— Start RECORDS SUPPLIED —

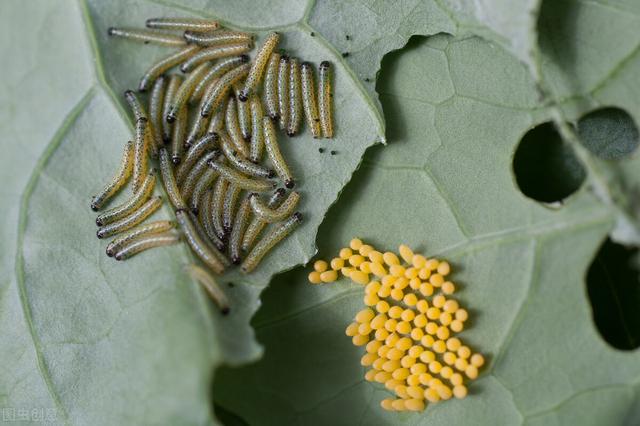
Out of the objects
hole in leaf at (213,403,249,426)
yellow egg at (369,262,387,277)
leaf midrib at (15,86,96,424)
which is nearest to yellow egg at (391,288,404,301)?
yellow egg at (369,262,387,277)

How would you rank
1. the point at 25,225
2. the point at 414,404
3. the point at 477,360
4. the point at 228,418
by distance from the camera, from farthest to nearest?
the point at 228,418, the point at 25,225, the point at 414,404, the point at 477,360

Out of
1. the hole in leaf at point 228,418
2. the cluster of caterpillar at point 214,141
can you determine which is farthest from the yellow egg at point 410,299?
the hole in leaf at point 228,418

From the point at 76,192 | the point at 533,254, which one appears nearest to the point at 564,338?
the point at 533,254

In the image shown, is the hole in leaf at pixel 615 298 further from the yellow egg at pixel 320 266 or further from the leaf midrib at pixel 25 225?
the leaf midrib at pixel 25 225

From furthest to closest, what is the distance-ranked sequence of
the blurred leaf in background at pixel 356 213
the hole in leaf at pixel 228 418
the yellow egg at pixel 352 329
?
the hole in leaf at pixel 228 418, the yellow egg at pixel 352 329, the blurred leaf in background at pixel 356 213

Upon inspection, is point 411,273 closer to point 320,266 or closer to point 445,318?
point 445,318

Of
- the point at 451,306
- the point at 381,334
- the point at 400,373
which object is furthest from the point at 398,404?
the point at 451,306
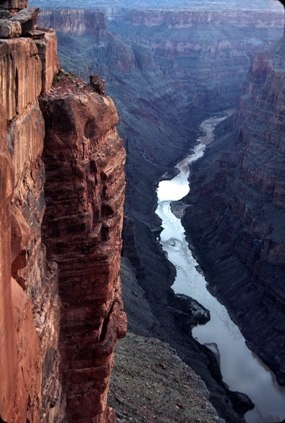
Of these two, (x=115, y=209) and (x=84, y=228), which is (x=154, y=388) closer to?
(x=115, y=209)

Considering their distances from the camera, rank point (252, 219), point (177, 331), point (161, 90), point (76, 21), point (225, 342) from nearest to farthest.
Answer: point (177, 331) < point (225, 342) < point (252, 219) < point (76, 21) < point (161, 90)

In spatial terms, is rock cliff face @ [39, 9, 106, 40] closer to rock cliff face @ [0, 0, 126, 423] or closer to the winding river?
the winding river

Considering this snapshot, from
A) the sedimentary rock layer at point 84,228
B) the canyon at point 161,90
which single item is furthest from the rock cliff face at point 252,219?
the sedimentary rock layer at point 84,228

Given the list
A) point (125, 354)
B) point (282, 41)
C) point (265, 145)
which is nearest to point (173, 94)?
point (282, 41)

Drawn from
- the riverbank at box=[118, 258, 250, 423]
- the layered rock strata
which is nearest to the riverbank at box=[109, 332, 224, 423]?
the riverbank at box=[118, 258, 250, 423]

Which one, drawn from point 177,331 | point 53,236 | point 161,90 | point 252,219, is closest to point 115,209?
point 53,236

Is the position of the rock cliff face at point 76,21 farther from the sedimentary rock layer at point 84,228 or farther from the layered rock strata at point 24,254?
the layered rock strata at point 24,254
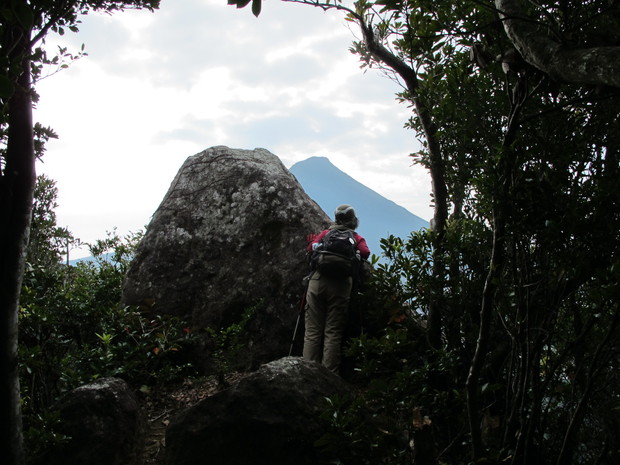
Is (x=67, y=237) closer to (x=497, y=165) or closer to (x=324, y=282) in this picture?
(x=324, y=282)

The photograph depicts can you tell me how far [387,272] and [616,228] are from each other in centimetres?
239

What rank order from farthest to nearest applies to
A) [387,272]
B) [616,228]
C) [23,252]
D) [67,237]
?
1. [67,237]
2. [387,272]
3. [23,252]
4. [616,228]

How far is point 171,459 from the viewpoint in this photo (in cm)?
428

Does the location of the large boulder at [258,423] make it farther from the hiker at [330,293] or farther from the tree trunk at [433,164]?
the hiker at [330,293]

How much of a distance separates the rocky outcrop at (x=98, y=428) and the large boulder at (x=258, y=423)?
62 centimetres

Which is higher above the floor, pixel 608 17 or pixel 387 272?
pixel 608 17

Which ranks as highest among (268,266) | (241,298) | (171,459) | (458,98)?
(458,98)

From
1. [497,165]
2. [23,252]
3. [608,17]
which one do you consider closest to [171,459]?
[23,252]

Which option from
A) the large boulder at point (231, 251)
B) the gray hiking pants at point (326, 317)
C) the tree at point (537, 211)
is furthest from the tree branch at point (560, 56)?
the large boulder at point (231, 251)

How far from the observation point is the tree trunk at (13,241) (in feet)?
10.7

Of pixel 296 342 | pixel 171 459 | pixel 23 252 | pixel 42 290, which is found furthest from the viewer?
pixel 296 342

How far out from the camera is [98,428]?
4.57 m

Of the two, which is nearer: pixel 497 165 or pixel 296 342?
pixel 497 165

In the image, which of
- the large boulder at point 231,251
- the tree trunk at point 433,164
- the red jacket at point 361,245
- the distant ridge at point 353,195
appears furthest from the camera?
the distant ridge at point 353,195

— End RECORDS SUPPLIED —

WHAT NEEDS TO BE DONE: Transcribe without alteration the entries from the line containing "How far out from the camera is [98,428]?" up to and including the final line of the entries.

EXERCISE OUTPUT:
How far out from the camera is [98,428]?
4.57 m

Of the two, which is nearer: pixel 497 165 or pixel 296 342?
pixel 497 165

In the image, which of
- the large boulder at point 231,251
- the tree trunk at point 433,164
- the red jacket at point 361,245
- the distant ridge at point 353,195
appears furthest from the camera?
the distant ridge at point 353,195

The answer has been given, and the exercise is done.